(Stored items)
· · ·
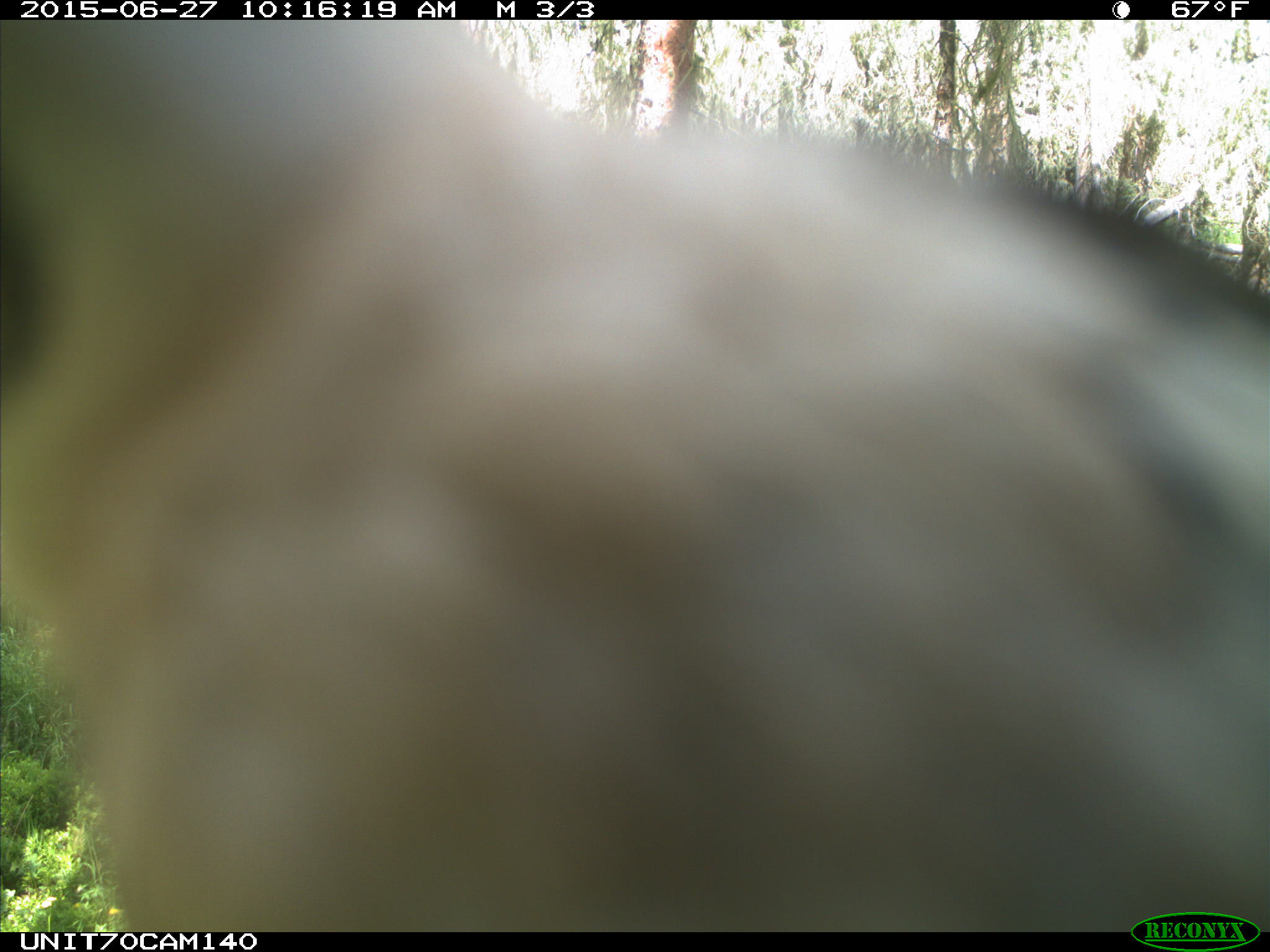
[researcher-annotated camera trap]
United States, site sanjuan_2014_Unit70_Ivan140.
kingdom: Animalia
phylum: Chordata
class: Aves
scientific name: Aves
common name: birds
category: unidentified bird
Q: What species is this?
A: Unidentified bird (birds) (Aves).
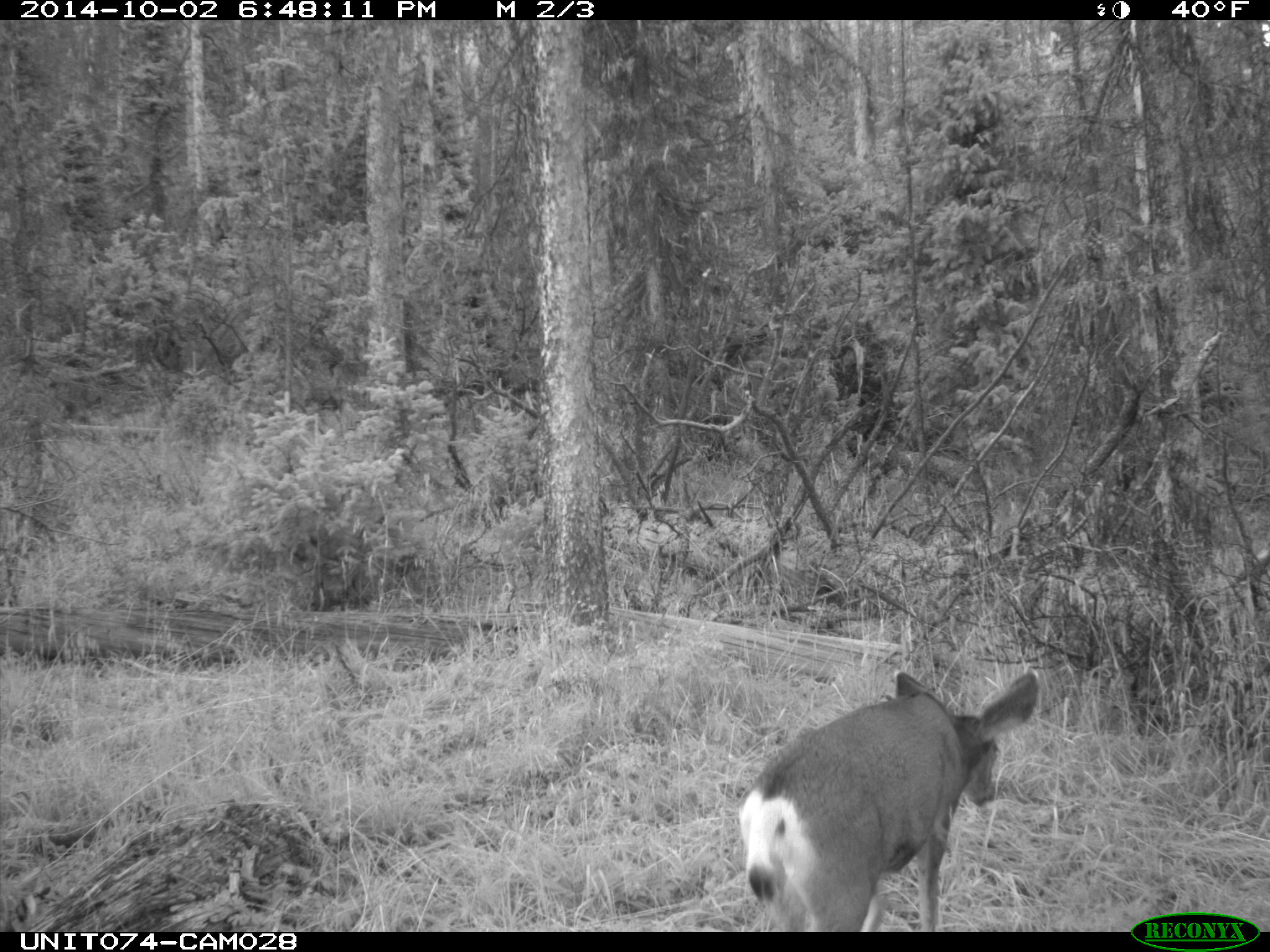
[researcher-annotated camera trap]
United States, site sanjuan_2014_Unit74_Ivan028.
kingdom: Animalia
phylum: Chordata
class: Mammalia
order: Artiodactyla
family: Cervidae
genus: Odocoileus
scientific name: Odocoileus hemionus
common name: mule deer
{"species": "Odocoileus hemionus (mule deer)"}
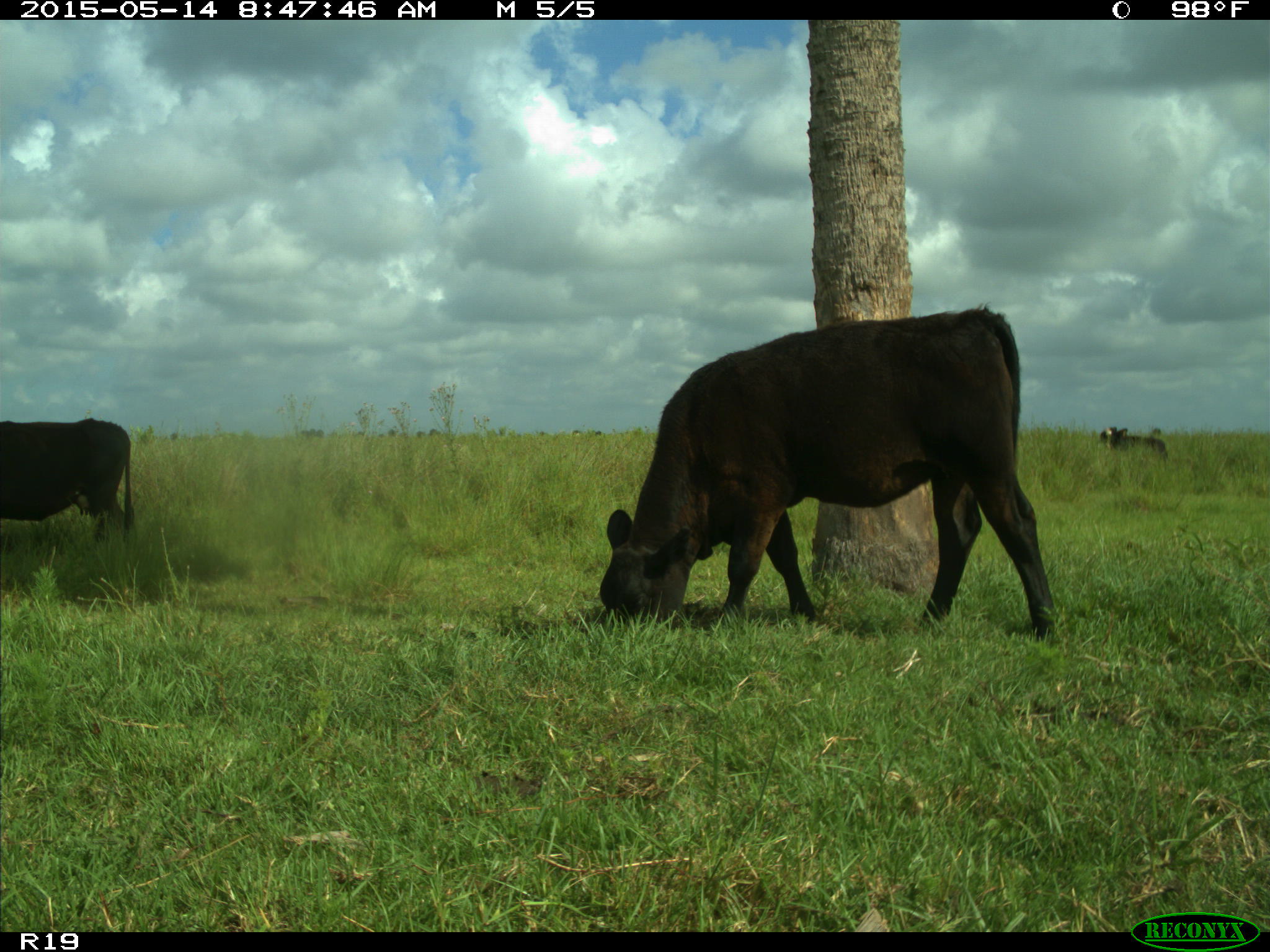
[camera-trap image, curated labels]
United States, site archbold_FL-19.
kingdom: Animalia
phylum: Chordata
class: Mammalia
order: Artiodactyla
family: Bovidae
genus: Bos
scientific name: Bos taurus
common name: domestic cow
· · ·
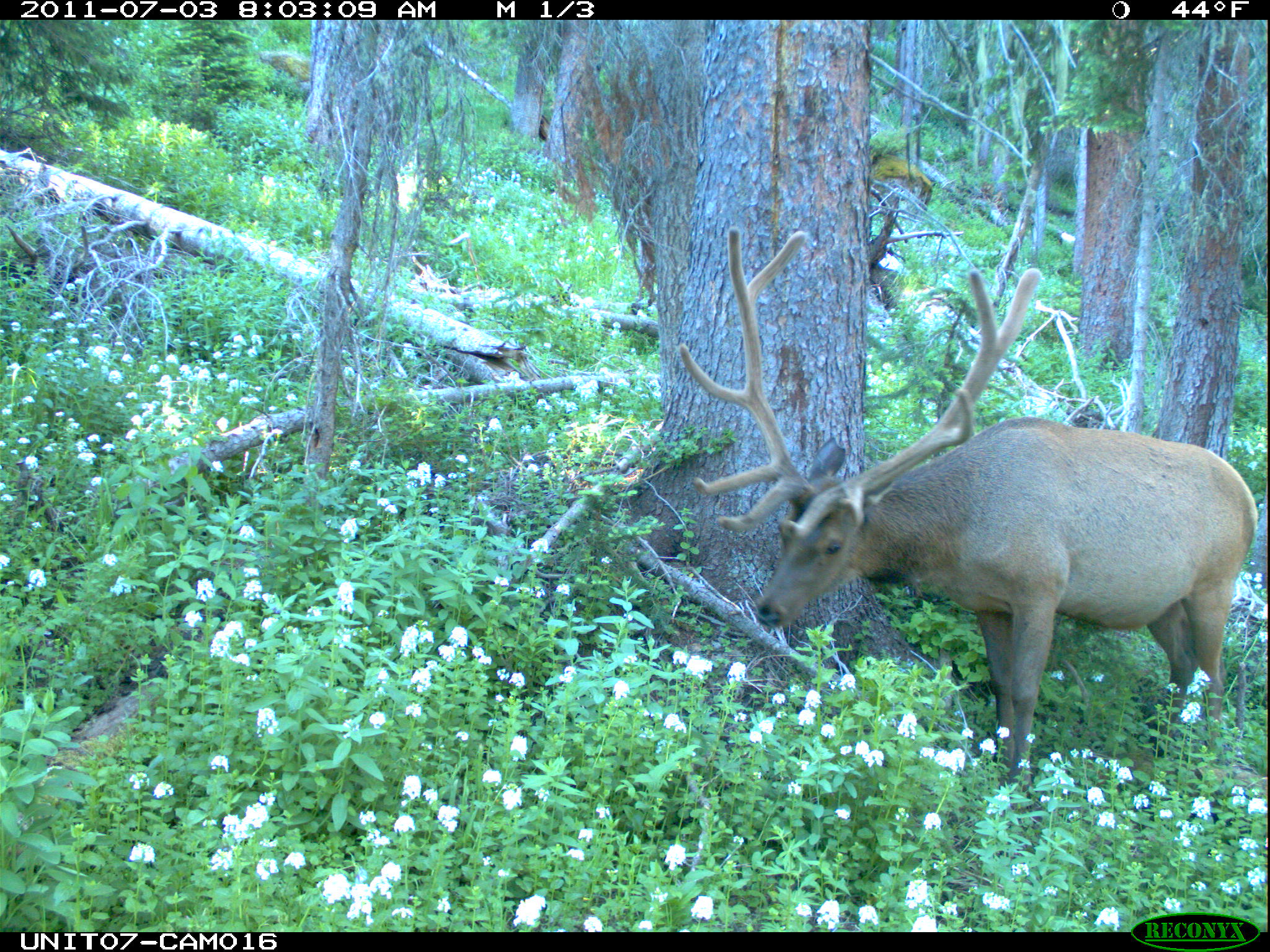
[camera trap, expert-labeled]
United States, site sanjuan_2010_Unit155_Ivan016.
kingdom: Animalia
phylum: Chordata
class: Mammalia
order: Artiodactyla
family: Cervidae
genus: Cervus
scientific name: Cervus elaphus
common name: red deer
· · ·
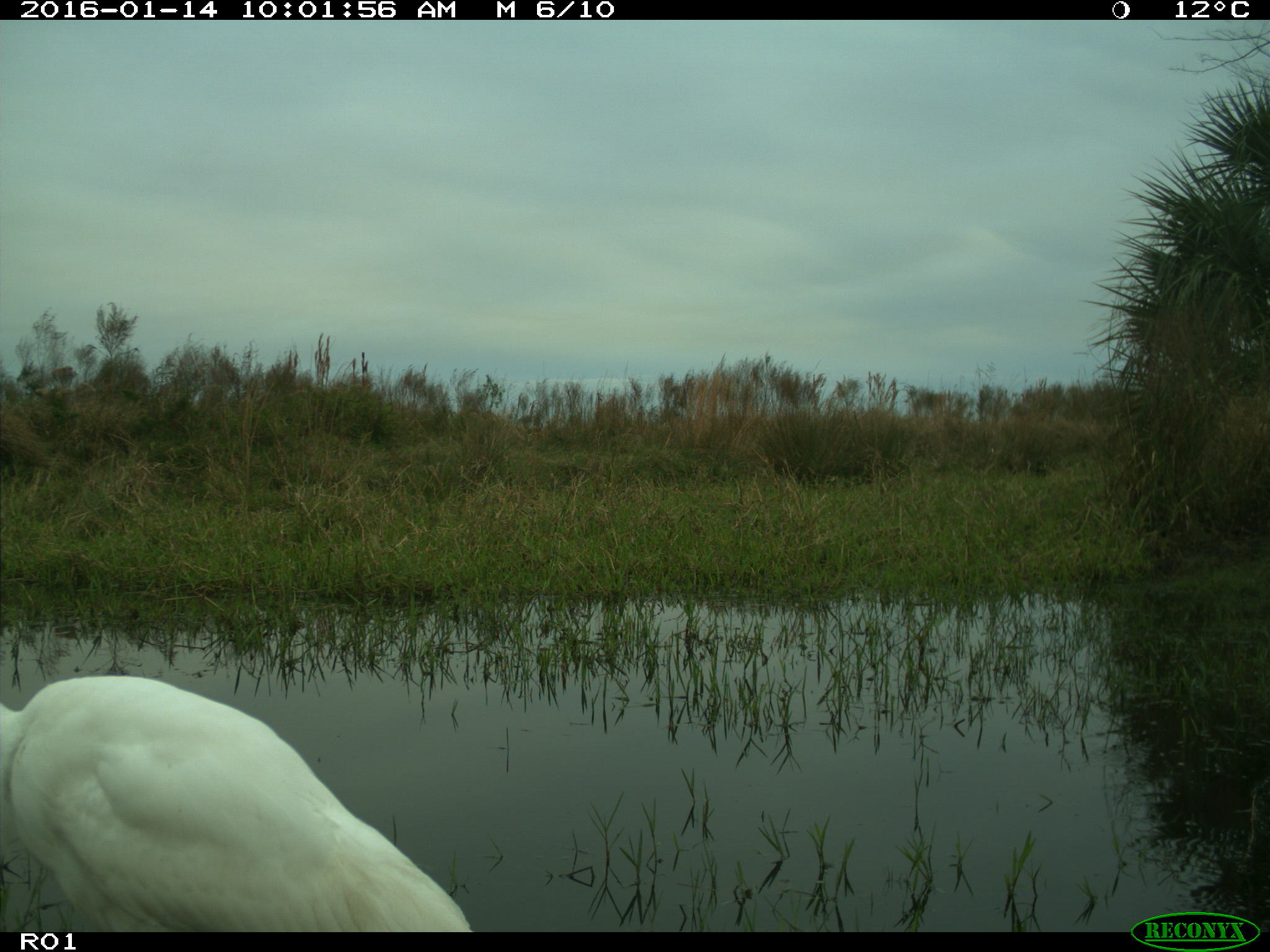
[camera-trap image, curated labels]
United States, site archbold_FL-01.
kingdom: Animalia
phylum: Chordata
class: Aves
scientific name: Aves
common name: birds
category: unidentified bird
· · ·
» **WORK INSTRUCTIONS**
The line holding "genus: Odocoileus" starts the copy and the line holding "common name: domestic cow" ends it. Repeat those two lines above and all between them exactly, leaving out pictures.

» **TASK RESPONSE**
genus: Odocoileus
scientific name: Odocoileus hemionus
common name: mule deer
{"species": "Odocoileus hemionus (mule deer)"}
[camera-trap image, curated labels]
United States, site archbold_FL-19.
kingdom: Animalia
phylum: Chordata
class: Mammalia
order: Artiodactyla
family: Bovidae
genus: Bos
scientific name: Bos taurus
common name: domestic cow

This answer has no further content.